All across Egypt are long-standing architectural wonders that hold a significant place in the country’s rich history. Historians, architects and the like document each building and landmark in their own special way but when it comes to artists, things are taken to new heights. Meet Dania Haytham, architect turned artist and one of the special few who uses her innate artistic ability to showcase Egypt in a new and fresh light.
Using dip pens and ink, for 8 years, Haytham used the simplicity of one color drawings sketched with multiple lines to portray the depth and multi-layered complexity of architectural scenery, “I loved the challenge of portraying the feel of an environment, the different forms, textures, materials, and perspectives with only one color and some lines.”
Working with ink takes a lot of patience as to create that 3D effect, Haytham sketches multiple layers to reach the final piece, sometimes amounting to 4 or 5 layers. It is also a very challenging art especially if the artist is using dip pens. “The dip pens are a whole different story though, their technique, the patience they require -because the ink runs out very fast- is so meditative” explained Haytham.

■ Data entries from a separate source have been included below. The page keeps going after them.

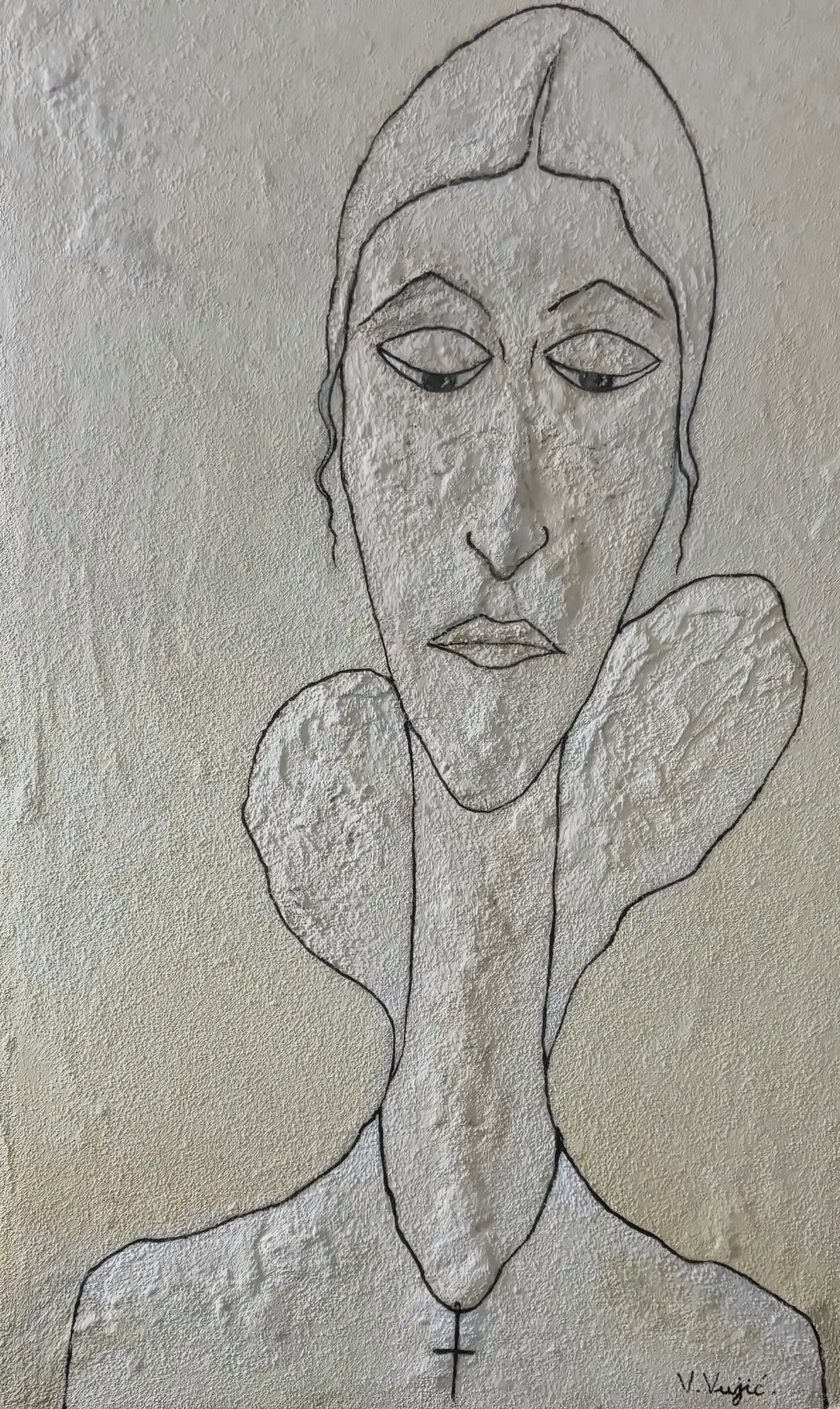 Vesko Vujić — nude study, tonal restraint, white hardboard, Recent Works, Work 40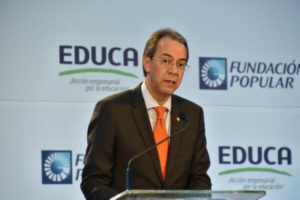 José Mármol, presidente de la entidad, quien resaltó que el 2017 constituyó el quinto año consecutivo de asignación del 4% del PIB a la educación pre-universitaria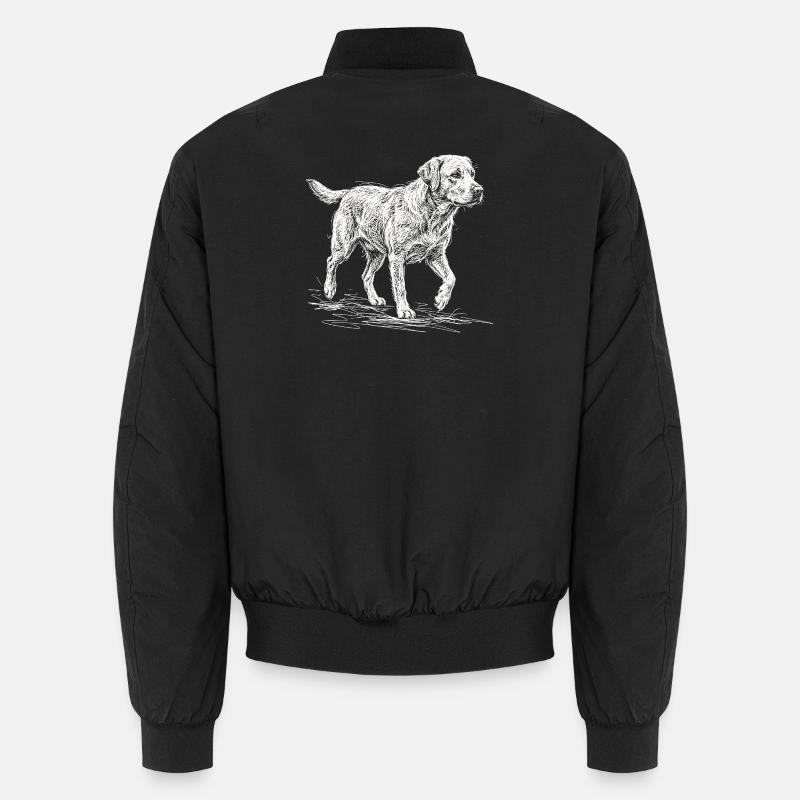 Labrador Sketch White – Minimalist Design Unisex Bomber Jacket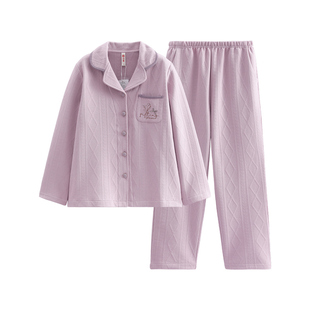 芬腾睡衣女秋冬季新款空气棉夹层纯棉长袖套装时尚休闲大码家居服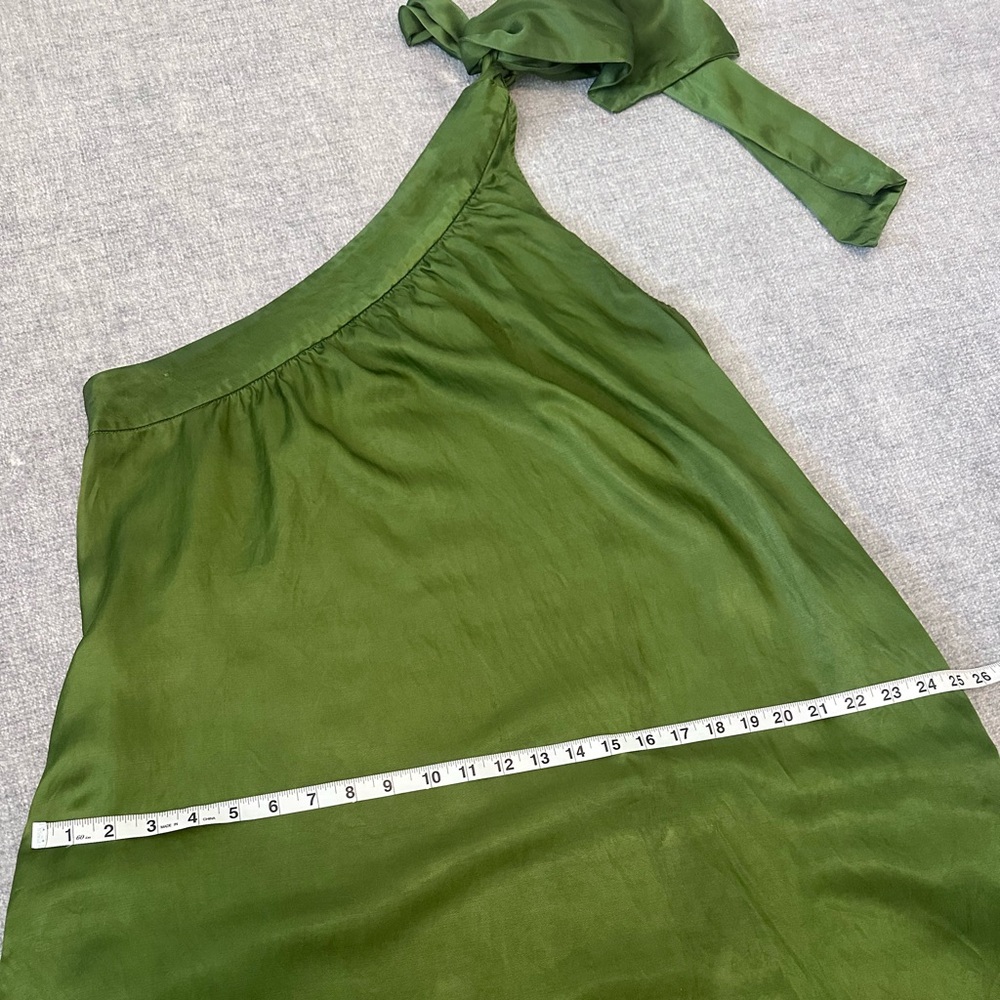 Free People Soa Tie One Shoulder Silky Maxi Dress Gown Emerald Green Size S - Picture 6 of 15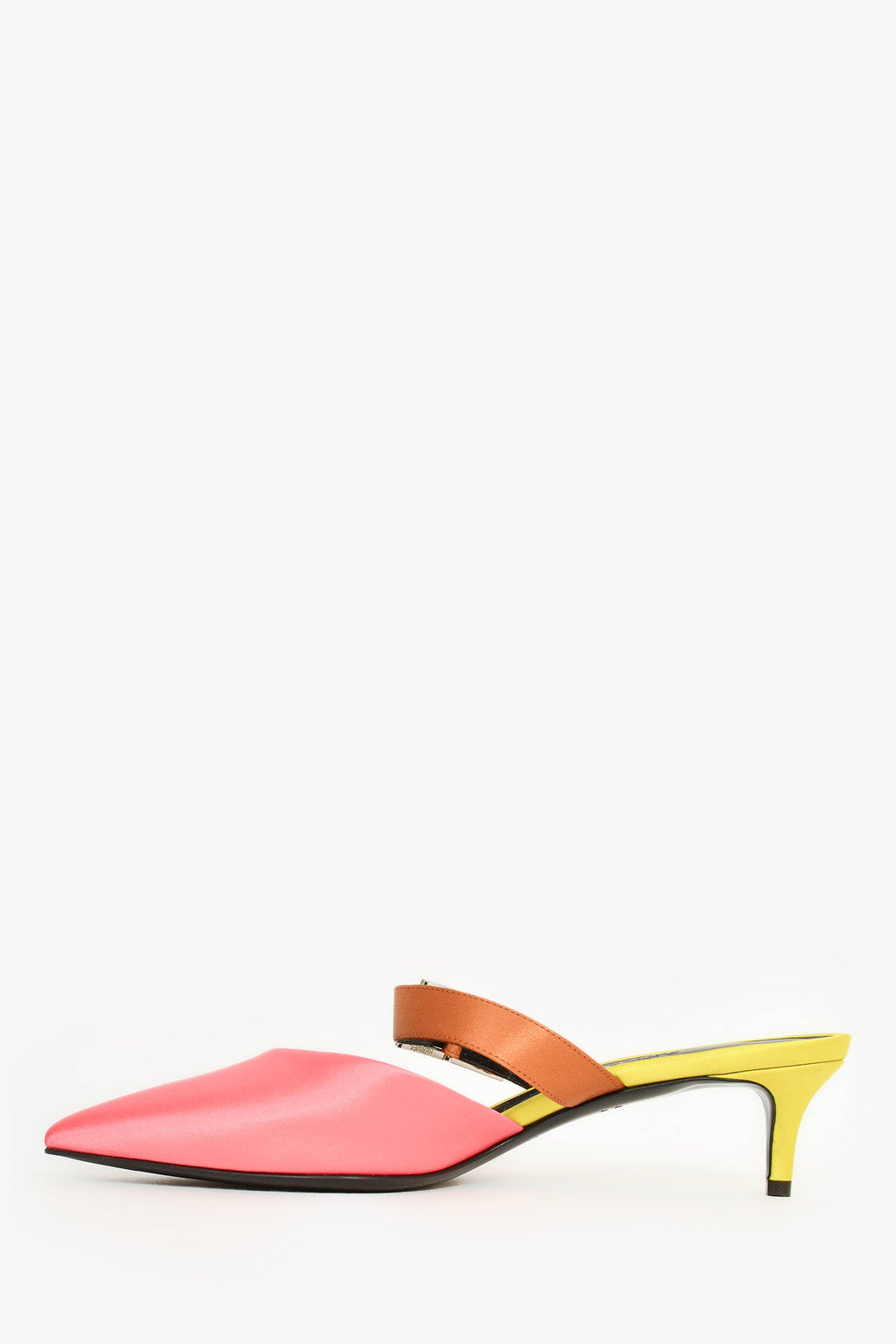 Hermès Pink/Yellow/Brown Satin Pointed Kitten Heels Size 37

What makes her artwork unique is how she always pushes to exceed herself, “It is always the scenario of what if; going beyond what you know, beyond your imagination and beyond what you have learned to see.” That mentality seeps through the ink and onto her work. Seeing her artwork, you’ll notice details that are easily missed or overlooked. Her artwork is all about reminding people about the beauty of Egyptian architecture, “there are so many layers to architecture that are lost, they are unseen! I always love to take people through the places they have overlooked through my artwork.”
Prominent monuments like the Nilometer which measures and predicts the Nile’s levels and behaviors, Ibn Tulun mosque as well as Bab Zuweila have made it to Haytham’s sketch books. She doesn’t just portray them but makes sure to do so in a way that allows viewers to see them from a new perspective, “I love taking objects out of their natural order and experiment how they fit into a different world, a different scenario with a different perception. It’s as much a challenge for me as it is for the viewer.”